Chapter 3 – Reflection Pattern

The LLM as Its Own Critic

Reflection is perhaps the most accessible and immediately impactful agentic design pattern. The core idea is simple: ask the LLM to examine its own output, identify weaknesses, and improve it.

This mirrors how humans work. A skilled writer doesn’t submit their first draft. They write, re-read, critique, and revise.
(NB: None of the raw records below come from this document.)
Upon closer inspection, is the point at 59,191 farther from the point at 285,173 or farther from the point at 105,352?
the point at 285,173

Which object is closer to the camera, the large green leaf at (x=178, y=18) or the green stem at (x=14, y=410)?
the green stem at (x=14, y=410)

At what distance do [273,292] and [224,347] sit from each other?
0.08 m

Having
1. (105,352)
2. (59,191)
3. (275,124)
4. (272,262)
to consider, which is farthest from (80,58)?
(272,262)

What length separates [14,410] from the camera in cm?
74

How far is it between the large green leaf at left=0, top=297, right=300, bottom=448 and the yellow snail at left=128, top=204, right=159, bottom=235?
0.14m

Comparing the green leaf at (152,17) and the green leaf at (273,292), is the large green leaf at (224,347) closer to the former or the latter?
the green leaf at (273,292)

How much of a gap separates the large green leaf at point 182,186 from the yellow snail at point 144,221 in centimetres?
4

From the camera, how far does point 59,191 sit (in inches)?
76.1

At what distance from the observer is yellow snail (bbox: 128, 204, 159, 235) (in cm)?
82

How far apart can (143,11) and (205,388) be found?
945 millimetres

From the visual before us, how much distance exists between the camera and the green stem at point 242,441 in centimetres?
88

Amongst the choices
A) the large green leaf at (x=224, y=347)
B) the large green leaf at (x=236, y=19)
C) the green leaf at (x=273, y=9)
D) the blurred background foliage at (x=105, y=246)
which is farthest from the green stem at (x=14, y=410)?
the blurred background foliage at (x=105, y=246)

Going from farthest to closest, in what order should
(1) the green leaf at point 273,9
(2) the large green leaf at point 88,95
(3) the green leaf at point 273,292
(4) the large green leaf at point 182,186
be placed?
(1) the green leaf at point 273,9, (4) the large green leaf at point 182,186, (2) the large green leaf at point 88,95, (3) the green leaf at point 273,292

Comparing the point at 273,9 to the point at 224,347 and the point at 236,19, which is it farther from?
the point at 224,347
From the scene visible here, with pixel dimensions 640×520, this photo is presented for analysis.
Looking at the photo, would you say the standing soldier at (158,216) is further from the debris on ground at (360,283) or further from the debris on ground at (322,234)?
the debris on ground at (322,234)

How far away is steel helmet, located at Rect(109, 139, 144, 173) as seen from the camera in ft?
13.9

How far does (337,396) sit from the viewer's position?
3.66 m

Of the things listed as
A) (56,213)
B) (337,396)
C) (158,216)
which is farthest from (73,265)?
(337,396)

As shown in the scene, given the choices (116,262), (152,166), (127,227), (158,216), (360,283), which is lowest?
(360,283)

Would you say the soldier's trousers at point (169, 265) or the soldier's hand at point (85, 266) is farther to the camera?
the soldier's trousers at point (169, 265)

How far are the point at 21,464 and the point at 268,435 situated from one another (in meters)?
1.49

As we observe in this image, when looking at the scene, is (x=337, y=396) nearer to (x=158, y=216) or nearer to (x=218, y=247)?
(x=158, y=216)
Reflection gives LLMs this same capability, and the results can be dramatic — turning mediocre first-draft outputs into polished, high-quality results.

How Reflection Works

The simplest form of reflection is a two-step process:

  1. Generate: The LLM produces an initial output
  2. Reflect: The LLM (or a second LLM call) critiques the output and suggests improvements
  3. Revise: The LLM rewrites the output incorporating the feedback
  4. Repeat steps 2–3 until the output is satisfactory
    ┌──────────┐     ┌──────────────┐     ┌──────────┐
    │ Generate │────►│   Reflect    │────►│  Revise  │
    │ (Draft)  │     │  (Critique)  │     │(Improved)│
    └──────────┘     └──────────────┘     └─────┬────┘
                           ▲                     │
                           │                     │
                           └─────────────────────┘
                              (repeat N times)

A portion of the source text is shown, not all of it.